Teller, like most other Los Alamos physicists, left the “Hill” in 1945 following the end of World War II. But in 1949, he came back—before the Soviet nuclear explosion in August 1949, before the GAC meeting that October, before the Truman statement of January 31, 1950, before the six-day work week—for what was to be a one-year leave of absence from the University of Chicago, with thermonuclear weapons on his mind. Once the Soviet bomb was detonated and detected, once Truman issued his statement, the stars and planets realigned. Suddenly Teller was not an outlier at the lab. He was in the middle of the lab’s priorities. By early 1950 John Wheeler had joined him, soon to be followed by Lothar Nordheim,^{19} John Toll, and me, plus a pair of reassigned young physicists in the lab. Wheeler stayed a year, then headed the ancillary Project Matterhorn at Princeton University for two more. Nordheim stayed for two years, then went back to his academic post at Duke University. In 1951 Teller, piqued at being passed over as head of Los Alamos’s thermonuclear program, returned for a time to the University of Chicago. But he devoted almost the entirety of his career after 1949 to thermonuclear weapons—some of that career back at Los Alamos but most of it at Livermore,[56] a new weapons lab for which he had successfully campaigned.

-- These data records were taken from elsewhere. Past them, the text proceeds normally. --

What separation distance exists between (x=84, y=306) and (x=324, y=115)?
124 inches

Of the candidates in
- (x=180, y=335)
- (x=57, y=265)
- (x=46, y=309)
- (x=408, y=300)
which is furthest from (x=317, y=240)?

By the time that H-bomb work shifted into high gear in early 1950, scientists had a pretty clear idea of what the Super might contain and what it might look like, just no idea whether it would work. Within a heavy container, perhaps made of steel and either spherical or cylindrical, would be the thermonuclear fuel, some part of which would, in one way or another, be brought to a temperature of tens of millions of degrees by the explosion of an adjacent fission bomb. The fuel could be liquid—and very cold—deuterium (heavy hydrogen), or deuterium salted with expensive and hard-to-produce tritium (still heavier hydrogen), or a solid substance, lithium hydride, as much as possible of it composed of the isotopes lithium-6 and deuterium (thus often called lithium-6 deuteride). Whatever the fuel, if the device was to work, the temperature would need to be maintained or increased after it was ignited, just as in a fireplace or coal-burning stove. If too much energy was lost, by radiation or in some other way, the thermonuclear flame would not propagate. The device would fizzle.

Just such a fizzle was feared. As I discussed back in Chapter 1, the theorists were concerned that with little or no compression too much energy might be radiated away, leaving behind not enough to keep the flame going.

This was the situation in early 1950. Since computers were then mostly women with desk calculators, and scientists had only their slide rules, it had not yet been possible to carry out calculations with enough precision to reach a definite conclusion about whether any version of the classical Super would work. Some people—including the distinguished mathematician John von Neumann, his wife Klari, the Los Alamos physicists Harris Mayer and Nick Metropolis, and Cerda and Foster Evans (a husband-and-wife team from Los Alamos)—made a herculean effort over the years 1946 to 1950 to wring some answers from what was the world’s first true computer, the ENIAC—built in Philadelphia and then stationed in Aberdeen, Maryland.^{20} But that computer, huge of girth and small of brain, was not up to the task, and prospects for the Super remained cloudy. Refined calculations, both with people and with better machines, were evidently necessary.

The people included no less than the esteemed mathematician Stan Ulam and the visiting physicists John Wheeler and Enrico Fermi. The machines included an upgraded ENIAC in Maryland and IBM CPCs (card-programmed calculators) in various locations, with MANIACs in Princeton and in Los Alamos under construction. The fuel of choice for calculations was deuterium with various admixtures of tritium. Lithium-6 deuteride, although more promising in the long term, was harder to analyze. The calculations were challenging enough just with D and DT fuels.